Dans son texte, l’ancien ambassadeur, après un état des lieux des forces en présence de la révolution, revient sur ce que savait le gouvernement, et les compromission des sarközystes et de l’UMP avec le système Ben Ali.
Le renversement du régime de Ben Ali était-il prévisible? On évoque la perspicacité de la diplomatie américaine, dont les correspondances ont été révélées par WikiLeaks, pour mieux critiquer à l’excès une diplomatie française prise de court et inefficace. Aucune chancellerie n’avait inscrit dans ses prévisions le scénario qui a débouché sur la chute du régime Ben Ali. Au cours de la décennie passée, les analyses de notre ambassade à Tunis et celles du Quai d’Orsay soulignaient régulièrement la dégradation des libertés publiques et la répression qui touchait les associations et les organisations non gouvernementales telle que la Ligue tunisienne des droits de l’homme, la première dans le monde arabe. Les rapports diplomatiques mettaient aussi l’accent sur l’exaspération et le mal-être de la jeunesse tunisienne, liés certes au problème de l’emploi mais aussi à l’absence d’espace et d’expression politiques. Enfin, la prévarication et le développement d’un système de prédation du secteur privé de l’économie par le clan Trabelsi étaient perçus comme l’un des risques pesant sur la stabilité du pays. L’antienne de Ben Ali, présentant son régime comme un rempart contre la menace islamiste, relayée avec complaisance par nombre de politiques en France, était considérée dans les notes diplomatiques comme le fonds de commerce du régime et le prétexte pour s’abstenir de toute ouverture politique jugée déstabilisante. L’analyse diplomatique privilégiait le risque de mouvements sociaux à la menace islamiste.

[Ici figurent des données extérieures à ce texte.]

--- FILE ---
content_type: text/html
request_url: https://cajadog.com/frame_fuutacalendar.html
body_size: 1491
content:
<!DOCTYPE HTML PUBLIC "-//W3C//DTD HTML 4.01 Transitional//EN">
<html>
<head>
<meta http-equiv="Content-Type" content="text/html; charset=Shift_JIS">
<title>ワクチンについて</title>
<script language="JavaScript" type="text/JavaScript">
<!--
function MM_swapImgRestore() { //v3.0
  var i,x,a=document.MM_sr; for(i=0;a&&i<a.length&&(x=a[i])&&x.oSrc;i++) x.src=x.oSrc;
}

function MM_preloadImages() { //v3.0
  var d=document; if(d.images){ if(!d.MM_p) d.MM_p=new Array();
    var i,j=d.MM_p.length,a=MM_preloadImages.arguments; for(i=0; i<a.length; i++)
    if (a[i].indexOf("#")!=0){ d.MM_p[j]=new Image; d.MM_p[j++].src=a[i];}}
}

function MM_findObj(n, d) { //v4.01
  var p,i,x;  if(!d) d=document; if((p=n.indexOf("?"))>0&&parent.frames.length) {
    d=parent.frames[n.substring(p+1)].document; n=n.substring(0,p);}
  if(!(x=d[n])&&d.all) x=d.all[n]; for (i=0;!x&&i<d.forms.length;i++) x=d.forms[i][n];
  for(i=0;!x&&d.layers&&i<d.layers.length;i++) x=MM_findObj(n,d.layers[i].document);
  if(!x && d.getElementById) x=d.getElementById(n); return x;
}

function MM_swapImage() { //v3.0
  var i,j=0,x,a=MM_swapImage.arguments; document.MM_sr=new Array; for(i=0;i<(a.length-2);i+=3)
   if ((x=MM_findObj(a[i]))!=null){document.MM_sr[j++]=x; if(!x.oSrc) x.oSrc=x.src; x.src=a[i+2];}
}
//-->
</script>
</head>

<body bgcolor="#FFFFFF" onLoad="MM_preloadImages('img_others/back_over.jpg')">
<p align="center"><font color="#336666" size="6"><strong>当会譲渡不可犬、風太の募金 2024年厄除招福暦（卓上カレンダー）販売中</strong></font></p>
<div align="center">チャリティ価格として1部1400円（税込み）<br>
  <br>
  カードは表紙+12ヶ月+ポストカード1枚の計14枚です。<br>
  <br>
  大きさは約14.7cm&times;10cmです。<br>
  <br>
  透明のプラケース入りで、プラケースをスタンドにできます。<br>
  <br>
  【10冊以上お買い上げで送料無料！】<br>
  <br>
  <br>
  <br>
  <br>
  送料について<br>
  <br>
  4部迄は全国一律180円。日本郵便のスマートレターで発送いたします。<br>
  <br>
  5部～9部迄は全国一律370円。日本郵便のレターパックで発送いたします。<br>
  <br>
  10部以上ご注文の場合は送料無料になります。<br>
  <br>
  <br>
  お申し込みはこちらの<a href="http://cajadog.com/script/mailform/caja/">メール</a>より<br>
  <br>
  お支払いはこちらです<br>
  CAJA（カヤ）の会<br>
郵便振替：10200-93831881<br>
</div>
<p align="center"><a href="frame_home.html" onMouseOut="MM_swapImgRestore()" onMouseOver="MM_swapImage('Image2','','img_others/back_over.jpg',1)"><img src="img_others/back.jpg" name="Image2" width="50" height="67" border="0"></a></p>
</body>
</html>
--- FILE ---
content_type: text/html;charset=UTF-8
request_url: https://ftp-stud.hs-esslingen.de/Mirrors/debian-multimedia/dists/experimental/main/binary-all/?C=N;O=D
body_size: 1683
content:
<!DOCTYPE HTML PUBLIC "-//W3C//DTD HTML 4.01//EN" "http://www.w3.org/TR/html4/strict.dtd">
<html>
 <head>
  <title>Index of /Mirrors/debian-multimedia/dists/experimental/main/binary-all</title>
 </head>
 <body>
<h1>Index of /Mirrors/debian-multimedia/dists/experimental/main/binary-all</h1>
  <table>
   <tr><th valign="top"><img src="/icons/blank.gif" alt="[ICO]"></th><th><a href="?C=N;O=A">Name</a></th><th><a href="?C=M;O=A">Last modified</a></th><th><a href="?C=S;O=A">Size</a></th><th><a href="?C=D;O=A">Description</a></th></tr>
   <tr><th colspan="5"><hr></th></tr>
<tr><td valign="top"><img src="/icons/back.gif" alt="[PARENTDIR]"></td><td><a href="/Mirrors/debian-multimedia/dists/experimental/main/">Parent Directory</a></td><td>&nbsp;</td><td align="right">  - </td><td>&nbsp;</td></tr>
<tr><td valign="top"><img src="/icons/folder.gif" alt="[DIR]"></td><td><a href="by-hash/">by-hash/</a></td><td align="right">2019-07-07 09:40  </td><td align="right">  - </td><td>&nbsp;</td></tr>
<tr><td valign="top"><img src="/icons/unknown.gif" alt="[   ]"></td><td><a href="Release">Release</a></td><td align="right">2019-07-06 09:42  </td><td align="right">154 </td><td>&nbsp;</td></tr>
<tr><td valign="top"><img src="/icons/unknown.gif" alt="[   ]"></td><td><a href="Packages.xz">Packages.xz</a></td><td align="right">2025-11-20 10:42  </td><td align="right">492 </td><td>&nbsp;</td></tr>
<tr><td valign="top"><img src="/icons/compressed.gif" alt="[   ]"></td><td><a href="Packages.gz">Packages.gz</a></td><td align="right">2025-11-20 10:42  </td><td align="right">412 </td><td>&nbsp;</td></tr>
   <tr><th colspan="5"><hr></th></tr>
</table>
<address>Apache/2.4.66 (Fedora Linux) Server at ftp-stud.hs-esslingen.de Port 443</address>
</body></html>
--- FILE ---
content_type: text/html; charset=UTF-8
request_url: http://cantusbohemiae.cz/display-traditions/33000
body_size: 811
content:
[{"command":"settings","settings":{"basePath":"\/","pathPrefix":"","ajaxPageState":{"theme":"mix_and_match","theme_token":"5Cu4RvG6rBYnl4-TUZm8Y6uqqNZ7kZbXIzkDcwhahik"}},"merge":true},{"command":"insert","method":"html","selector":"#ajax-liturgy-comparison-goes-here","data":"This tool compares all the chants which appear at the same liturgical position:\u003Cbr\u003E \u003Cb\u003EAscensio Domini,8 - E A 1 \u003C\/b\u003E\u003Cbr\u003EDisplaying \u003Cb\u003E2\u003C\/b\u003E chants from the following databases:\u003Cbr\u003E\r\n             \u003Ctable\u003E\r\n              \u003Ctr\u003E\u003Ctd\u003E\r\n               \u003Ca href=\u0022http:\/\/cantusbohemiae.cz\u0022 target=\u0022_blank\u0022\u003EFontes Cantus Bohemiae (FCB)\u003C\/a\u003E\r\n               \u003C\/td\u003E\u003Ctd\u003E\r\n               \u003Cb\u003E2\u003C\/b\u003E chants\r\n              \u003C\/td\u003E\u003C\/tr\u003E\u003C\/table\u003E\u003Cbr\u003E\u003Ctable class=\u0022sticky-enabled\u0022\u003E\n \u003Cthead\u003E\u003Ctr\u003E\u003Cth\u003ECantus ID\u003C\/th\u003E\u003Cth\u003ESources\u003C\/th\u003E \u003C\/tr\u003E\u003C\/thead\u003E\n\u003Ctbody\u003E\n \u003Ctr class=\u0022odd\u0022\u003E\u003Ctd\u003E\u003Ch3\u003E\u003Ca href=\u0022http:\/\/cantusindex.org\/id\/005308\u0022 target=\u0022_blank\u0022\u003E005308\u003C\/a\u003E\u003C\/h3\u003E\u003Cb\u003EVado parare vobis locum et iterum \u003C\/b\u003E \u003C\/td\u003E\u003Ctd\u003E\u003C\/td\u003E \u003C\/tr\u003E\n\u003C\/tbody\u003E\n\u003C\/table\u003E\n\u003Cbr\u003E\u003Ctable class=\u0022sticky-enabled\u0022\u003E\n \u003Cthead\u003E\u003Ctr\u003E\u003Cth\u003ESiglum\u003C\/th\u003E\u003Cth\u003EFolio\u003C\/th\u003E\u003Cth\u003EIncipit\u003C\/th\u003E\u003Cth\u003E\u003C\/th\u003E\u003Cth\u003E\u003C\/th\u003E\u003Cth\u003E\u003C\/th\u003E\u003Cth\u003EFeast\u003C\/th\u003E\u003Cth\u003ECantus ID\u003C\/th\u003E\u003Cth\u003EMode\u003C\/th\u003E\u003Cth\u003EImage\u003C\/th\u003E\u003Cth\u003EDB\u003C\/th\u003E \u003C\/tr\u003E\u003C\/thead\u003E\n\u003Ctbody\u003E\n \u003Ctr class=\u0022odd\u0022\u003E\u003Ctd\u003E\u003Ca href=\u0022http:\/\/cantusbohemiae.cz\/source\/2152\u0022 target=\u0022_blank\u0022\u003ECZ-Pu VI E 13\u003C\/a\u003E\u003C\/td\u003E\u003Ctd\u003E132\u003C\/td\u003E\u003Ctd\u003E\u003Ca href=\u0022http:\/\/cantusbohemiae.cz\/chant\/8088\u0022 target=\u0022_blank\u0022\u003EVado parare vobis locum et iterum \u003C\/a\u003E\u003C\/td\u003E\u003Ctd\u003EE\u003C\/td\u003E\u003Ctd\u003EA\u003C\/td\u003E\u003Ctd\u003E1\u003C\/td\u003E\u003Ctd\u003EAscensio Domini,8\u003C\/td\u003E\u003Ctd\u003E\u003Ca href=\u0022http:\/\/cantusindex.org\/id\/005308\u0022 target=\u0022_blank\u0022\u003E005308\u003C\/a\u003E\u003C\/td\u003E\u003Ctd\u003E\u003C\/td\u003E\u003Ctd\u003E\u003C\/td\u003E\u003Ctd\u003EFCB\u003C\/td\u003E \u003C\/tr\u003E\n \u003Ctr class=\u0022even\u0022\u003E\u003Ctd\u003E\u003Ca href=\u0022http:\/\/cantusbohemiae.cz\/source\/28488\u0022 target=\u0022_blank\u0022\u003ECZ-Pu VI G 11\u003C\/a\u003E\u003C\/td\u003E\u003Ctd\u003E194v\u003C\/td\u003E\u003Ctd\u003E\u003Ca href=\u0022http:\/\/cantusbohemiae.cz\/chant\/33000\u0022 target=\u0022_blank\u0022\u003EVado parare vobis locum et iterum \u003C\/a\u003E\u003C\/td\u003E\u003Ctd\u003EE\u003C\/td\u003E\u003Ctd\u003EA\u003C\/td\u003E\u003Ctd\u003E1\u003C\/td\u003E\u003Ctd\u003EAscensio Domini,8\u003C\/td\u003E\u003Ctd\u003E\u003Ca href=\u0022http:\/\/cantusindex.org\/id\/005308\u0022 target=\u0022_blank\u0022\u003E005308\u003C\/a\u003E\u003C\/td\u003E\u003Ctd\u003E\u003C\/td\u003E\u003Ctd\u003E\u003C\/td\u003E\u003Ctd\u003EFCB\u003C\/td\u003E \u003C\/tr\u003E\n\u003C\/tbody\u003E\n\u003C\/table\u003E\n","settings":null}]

Les autorités politiques françaises étaient donc parfaitement informées des dérives du système Ben Ali, qui rejetait toute référence à la question des droits de l’homme, notamment dans le cadre de la politique européenne de voisinage initiée en 2000. L’expertise du Quai d’Orsay,marginalisé depuis 2007, était négligée. Les propos du président de la République, au cours de sa visite à Tunis en 2008, se félicitant des progrès de l’espace des libertés publiques, avaient suscité l’incompréhension et l’indignation, qui marquent encore les esprits aujourd’hui. Les premières déclarations françaises, au lendemain de la chute de Ben Ali, n’ont pas été à la hauteur de la nouvelle situation puisqu’on s’est contenté dans un premier temps de « prendre acte de la transition démocratique ». Celles-ci sont à mettre en regard de la déclaration de Barak Obama saluant d’emblée le « courage et la dignité du peuple tunisien ». Il en reste la perception, probablement loin de la réalité, que Washington a favorisé la chute de Ben Ali.
1. Cités par LCI et Le Canard enchaîné.
2. Libération du 26 janvier 2011 (édition papier).
3. « Les Francais champions du monde du pessimisme », Le Figaro, 3 janvier 2011. Le sondage montre que les sociétés libérales sont les plus pessimistes ; ce sont également celles qui font le moins d'enfants et où les taux de consommation de drogue sont parmi les plus élevés : des sociétés de mort.